**What you have to do**
Please answer these questions about the YOLOv5 ensembling thread:
1. Which of the three ensemble options gave the best results?
2. What in TTA causes the output grids to change in size?
3. What are the YOLOv5 strides on the small, medium and large object output layers?

**Extract to read**
▶

One very interesting piece of information I found out during the TTA and Ensembling work, I discovered that merging output grids always produced better results than appending output boxes togethor. If you look at the YOLOv5 ensembling module you will see that there are 3 options:
https://github.com/ultralytics/yolov5/blob/cab36f72a852ef00e8b42d3283ba9b2fc757b17f/models/experimental.py#L117-L129

  • mean ensemble: performs mean() of all output grids, i.e. YOLOv5s output small output grid and YOLOv5m small output grid are the same shape, this takes the mean() of the two grids. Best results.
  • max ensemble: same as mean(), but applies max(). Poor results.
  • nms ensemble: appends all output boxes togethor for NMS to sort out. Ok results.

If there was a way to mean() TTA output grids the way that mean ensemble works, this might produce the best results, but it is very complicated due to the varying output shapes unfortunately, so abandoned this effort.

@glenn-jocher wait a second, why do TTA output grids have different shape of outputs?

@glenn-jocher And I did saw an improvement when merging two 0.8 IoU boxes rather than two 0.65 boxes.

@Zzh-tju ensemble output grids will have the same shape, for example if you run both YOLOv5s and YOLOv5m at the same image size, the 3 output grids from YOLOv5s are the same size as from YOLOv5m.

TTA uses different inference sizes as part of it's augmentation, so naturally the output grids will change in size, and can no longer be directly meaned.

Hmm, interesting, 0.8 IoU is higher than I've ever tried. I think the more accurate the box regressions, the higher you can raise the IoU threshold. What was the improvement you saw using 0.8 IoU?

@glenn-jocher see the results in https://github.com/Zzh-tju/yolov5. weighted threshold is the merging threshold

@glenn-jocher
mmexport1599542292807
Do you mean with input size change, the size of output grid map will change too?

@Zzh-tju yes. YOLOv5 strides are 8, 16, 32 on the small, medium and large object output layers. So a 640x640 image will have 3 output grids of size 20x20, 40x40, 80x80.

The same output grids for a 320x320 image are 10x10, 20x20, 40x40.

◀

Dataset excerpt
▶

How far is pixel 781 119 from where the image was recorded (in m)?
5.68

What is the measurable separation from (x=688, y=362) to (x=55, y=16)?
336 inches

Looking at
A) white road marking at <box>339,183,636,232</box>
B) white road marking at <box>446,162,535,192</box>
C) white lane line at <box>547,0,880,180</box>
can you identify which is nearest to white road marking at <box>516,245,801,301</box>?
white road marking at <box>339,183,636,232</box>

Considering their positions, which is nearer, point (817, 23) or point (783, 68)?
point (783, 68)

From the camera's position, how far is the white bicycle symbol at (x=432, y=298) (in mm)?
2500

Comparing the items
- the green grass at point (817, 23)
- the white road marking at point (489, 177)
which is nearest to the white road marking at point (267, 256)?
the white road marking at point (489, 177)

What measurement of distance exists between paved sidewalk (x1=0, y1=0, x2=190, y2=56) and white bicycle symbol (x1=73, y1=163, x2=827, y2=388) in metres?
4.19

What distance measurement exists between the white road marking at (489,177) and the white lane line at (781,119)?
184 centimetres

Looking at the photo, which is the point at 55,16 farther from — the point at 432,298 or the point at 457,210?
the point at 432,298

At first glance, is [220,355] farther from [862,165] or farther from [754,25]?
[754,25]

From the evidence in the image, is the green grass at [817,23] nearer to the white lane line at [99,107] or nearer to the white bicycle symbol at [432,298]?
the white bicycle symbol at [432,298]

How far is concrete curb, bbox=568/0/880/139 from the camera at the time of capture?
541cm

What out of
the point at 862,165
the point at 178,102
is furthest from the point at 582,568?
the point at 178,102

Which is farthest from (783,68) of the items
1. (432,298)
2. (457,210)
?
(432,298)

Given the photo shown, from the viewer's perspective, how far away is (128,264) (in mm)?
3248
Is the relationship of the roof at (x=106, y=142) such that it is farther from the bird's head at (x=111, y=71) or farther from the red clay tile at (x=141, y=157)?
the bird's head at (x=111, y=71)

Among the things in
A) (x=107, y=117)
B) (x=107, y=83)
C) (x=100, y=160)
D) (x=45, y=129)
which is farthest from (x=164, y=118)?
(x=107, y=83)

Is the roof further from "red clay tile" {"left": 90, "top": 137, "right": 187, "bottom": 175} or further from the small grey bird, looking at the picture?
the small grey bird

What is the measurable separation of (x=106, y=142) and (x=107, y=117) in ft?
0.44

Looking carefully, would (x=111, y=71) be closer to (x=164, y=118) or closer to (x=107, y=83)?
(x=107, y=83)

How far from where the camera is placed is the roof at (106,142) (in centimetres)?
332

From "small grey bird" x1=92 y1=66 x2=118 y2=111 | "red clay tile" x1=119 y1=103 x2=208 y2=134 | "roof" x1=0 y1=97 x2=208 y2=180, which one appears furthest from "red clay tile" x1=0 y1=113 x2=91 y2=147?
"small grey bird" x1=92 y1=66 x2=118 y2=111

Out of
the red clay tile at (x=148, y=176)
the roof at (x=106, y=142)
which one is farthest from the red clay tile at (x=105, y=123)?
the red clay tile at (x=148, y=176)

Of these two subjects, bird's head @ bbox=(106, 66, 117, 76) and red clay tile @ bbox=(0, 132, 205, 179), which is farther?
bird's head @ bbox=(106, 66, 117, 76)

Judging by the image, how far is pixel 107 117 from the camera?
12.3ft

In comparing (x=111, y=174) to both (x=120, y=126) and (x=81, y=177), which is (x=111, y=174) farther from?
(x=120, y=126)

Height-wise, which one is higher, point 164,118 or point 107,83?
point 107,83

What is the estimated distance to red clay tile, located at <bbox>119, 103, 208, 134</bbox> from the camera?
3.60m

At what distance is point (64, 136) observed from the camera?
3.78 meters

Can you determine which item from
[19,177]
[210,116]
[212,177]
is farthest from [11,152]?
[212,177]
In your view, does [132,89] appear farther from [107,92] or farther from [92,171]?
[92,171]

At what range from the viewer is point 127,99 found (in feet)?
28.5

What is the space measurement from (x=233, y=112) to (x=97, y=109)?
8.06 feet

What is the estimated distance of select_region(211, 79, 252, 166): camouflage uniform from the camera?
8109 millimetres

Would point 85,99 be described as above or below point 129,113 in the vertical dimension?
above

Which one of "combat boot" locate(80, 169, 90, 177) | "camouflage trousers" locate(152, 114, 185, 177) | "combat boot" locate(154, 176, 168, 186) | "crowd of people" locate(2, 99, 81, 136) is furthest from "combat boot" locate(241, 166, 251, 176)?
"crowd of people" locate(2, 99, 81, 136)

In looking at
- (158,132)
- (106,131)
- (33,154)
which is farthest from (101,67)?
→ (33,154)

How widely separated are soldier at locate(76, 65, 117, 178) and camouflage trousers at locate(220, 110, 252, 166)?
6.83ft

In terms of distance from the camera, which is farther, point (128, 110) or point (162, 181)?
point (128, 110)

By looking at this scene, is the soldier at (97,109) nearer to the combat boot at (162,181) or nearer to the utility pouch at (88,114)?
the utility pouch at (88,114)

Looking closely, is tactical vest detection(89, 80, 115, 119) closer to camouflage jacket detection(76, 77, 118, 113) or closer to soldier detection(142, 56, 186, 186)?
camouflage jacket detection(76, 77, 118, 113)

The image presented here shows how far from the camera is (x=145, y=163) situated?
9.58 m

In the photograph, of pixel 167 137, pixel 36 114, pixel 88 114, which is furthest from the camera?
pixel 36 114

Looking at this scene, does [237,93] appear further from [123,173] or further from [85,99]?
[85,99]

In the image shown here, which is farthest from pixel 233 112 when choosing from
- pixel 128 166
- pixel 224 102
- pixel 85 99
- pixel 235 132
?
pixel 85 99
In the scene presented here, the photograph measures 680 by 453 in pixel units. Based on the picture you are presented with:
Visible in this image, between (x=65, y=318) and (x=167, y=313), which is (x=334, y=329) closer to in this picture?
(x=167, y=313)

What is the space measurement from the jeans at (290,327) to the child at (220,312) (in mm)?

◀

**Task result**
1. Mean ensemble.
2. TTA uses different inference sizes as part of its augmentation.
3. 8, 16 and 32.